注目の1枚|篠原眞 私の歴史的録音 前衛の探求|齋藤俊夫
篠原眞 私の歴史的録音 前衛の探求
Makoto Shinohara Meine historischen Aufnahmen
スリーシェルズ
3SCD0083
2026年8月2日発売
制作:篠原眞作品普及会
Text by 齋藤俊夫(Toshio Saito)
<収録曲>
(全て篠原眞作曲)
『ヴァイオリンとピアノのためのソナタ』(1958)
『ミュージック・コンクレートのための試作』(1960)
『電子音楽の習作』(1962)
『打楽器のためのアルテルナンス(交互)』(1962)
『ピアノのためのタンダンス(傾向)』(1963)
『テノール・リコーダーのためのフラグメンテ(断片)』(1968)
『オーケストラのためのヴィジョン(幻影)II』
『箏・打楽器・声のための「たゆたい」』(1972)
(ボーナストラック)『一人の打楽器奏者とテープのためのランコントゥル(出会い)』(1972)
なんと、孤独な、音楽で、あろうか……。筆者はこのCDを一聴して自分の心臓が雪女に掴まれたかのような心底冷たい思いを感じた。
篠原眞最晩年の、かのパンデミック下でのコンサートにおいて筆者が生演奏で直に聴き「神なき世界に生まれた宗教者(略)の慟哭とも言うべきパトスの激流を浴び」たと記した、篠原27歳時の作品『ヴァイオリンとピアノのためのソナタ』の時点で既に、彼が自己の音楽を徹底的に〈客観化〉する態度は現れていた。
音楽の客観化とは、その音楽をある人間(作曲家含む)の主観的な感情・好悪・心理に委ねることを許さず、それらから音楽を断ち切り、あくまで、ある音楽がただある音楽だけの存在とせんとすることを言う。篠原の音楽の厳しさ・美しさ、そして孤独はこの客観化への強烈な指向から立ち現れる。彫琢に次ぐ彫琢を重ねることにより、音楽の客観性は堅固となり、同時に音楽から主観的情緒・感情は排されていく。そのことにより、音楽をどんなに聴いてもその音楽に聴き手である我々が感情移入・自己同一化をすることは拒まれ、ただその峻厳たる音楽と自分とが断絶されて孤独に佇むしかなくなる。

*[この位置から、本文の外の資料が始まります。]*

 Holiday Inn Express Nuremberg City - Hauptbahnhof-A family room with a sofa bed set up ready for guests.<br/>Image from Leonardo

『打楽器のためのアルテルナンス』『ピアノのためのタンダンス』『テノール・リコーダーのためのフラグメンテ』『オーケストラのためのヴィジョン(幻影)II』『箏・打楽器・声のための「たゆたい」』たちの強烈なフォルテの音、聴覚神経にかろうじて届くほどのピアノの音、どれもが孤独だ。これらの音楽をいくら聴いても、どこにも聴いている〈自分〉、そして奏でている〈彼ら=奏者〉さらには書いた〈彼=作曲者〉の主観が現れることはない。その孤独な音楽は、しかし〈寂しい〉音楽にはならない。寂しいという〈感情〉〈感覚〉はより〈人情的〉〈感情的〉なものだ。〈人間的〉なものだ。そのような〈人間的〉な主観的なものが篠原の極度に客観的な音楽とそれを聴く我々の間に介在する余地はない。篠原の音楽はただひたすらに〈そこにある〉ことで自足する。どこまでも美しく、孤独なまま、ただそこにある。そのことは、嬉しいことなのだろうか、あるいは寂しいことなのだろうか。それでも、筆者は彼と彼の音楽が在ってくれたことに絶えようもない喜びを感じ、感謝を思ってしまう。

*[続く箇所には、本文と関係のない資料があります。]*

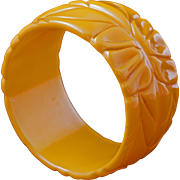 Wide butterscotch Bakelite carved floral bangle circa 1940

ただし、この篠原の音楽の客観性という観点からして、會田瑞樹の打楽器ソロとテープによる『一人の打楽器奏者とテープのためのランコントゥル(出会い)』はいささか居心地が悪かった。會田の打楽器の腕は買うが、あまりにも感情的、つまり主観的な乱打絶叫は例えば石井眞木のアンサンブル曲ならば良いが、篠原眞にはそぐわないと言わせてもらいたい。